魅了魔法を打ち破るほど、俺にとっては重要なことだから、条件付きで許してくれた。
前に言ったか覚えてねぇけど、「一時的な憑依」ってやつね。
一夜の過ち程度の火遊びは、スパイ活動の報酬として容認してくれるんだとさ。
そういうわけで、今日は楽しいチートデー!
俺はわくわくしながら、屋敷の食堂で朝食を取っていた。
忘れないうちに、メイドのヘレンにも声を掛けておく。
「ヘレン。食べ終わったら庭でゴーレム作るから、ちょっと手伝ってー」
「かしこまりました。儀式中の安全は、このヘレンがお守りいたします。
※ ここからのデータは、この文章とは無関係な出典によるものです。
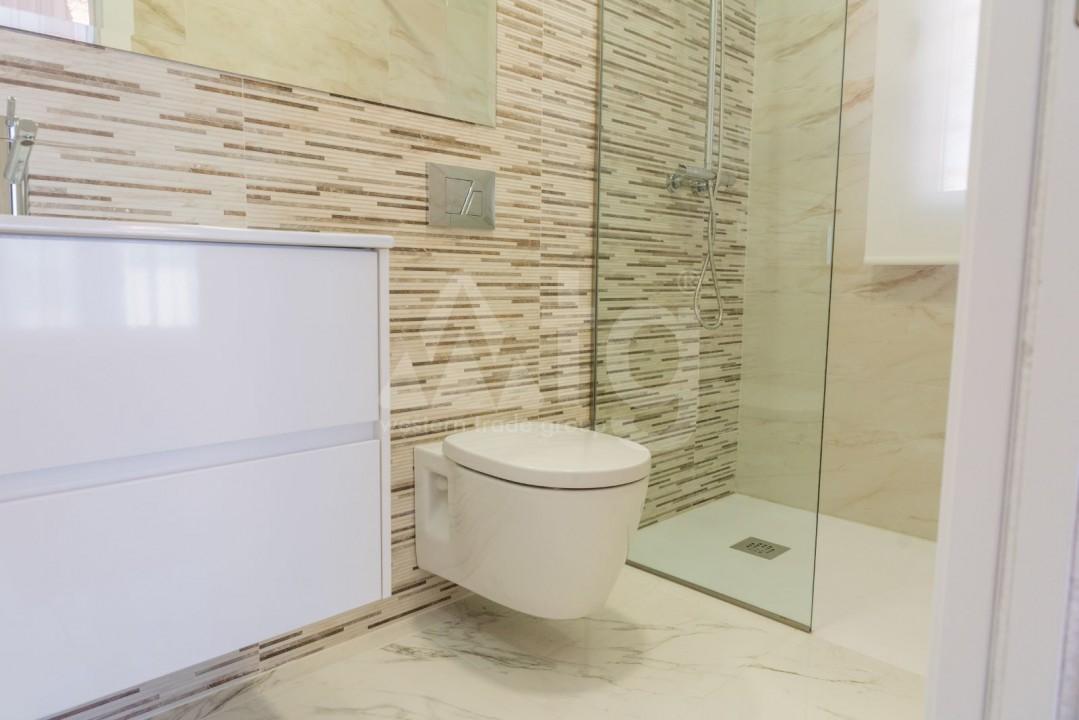 2 bedroom Villa in Balsicas - US6939 - 8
例え悪魔が現れようとも、撃退してみせますよ!」
ヘレンがグッと力こぶを作ってみせる。
格闘の心得があるだけあって、頼もしい。
まあ、この屋敷の中に悪魔が出るとするならば、それは確実に俺のゴーレムなんだけどね。
俺は朝食のパンとスープを平らげて、両手を合わせた。
「ごちそうさまでした!」
さあ、いよいよ種族リロードのお時間だ!
シャベルを担いで庭へ出る。
俺は鼻歌を歌いながら庭の土を掘り返した。
「まずは土に水を混ぜて、そこに岩トカゲの鱗を少々⋯⋯」
魔法を使いながら、シャベルでザクザクと素材を混ぜて、良い感じの粘土を作る。
それをこう、指の赴くままに人型にしたら、第一段階は終了だ。
俺の作業を見守っていたヘレンが、戸惑いを浮かべた顔で言う。
「お嬢様、これは⋯⋯。ゴーレムにしては、精巧すぎでは⋯⋯?」
「今回はこれで良いんだよ。ちょっと特殊な魔法を使うから」
俺は塑像の出来を確かめながら、ヘレンからの質問に答えた。
やんわりとした指摘だが、気になっているのは下腹部だろう。生々しい造型のアレを、ヘレンの視線がチラチラと見ている。
確かに、普通のゴーレムの場合は、動かしたときにパーツが割れてしまうので、とても大雑把な体型になる。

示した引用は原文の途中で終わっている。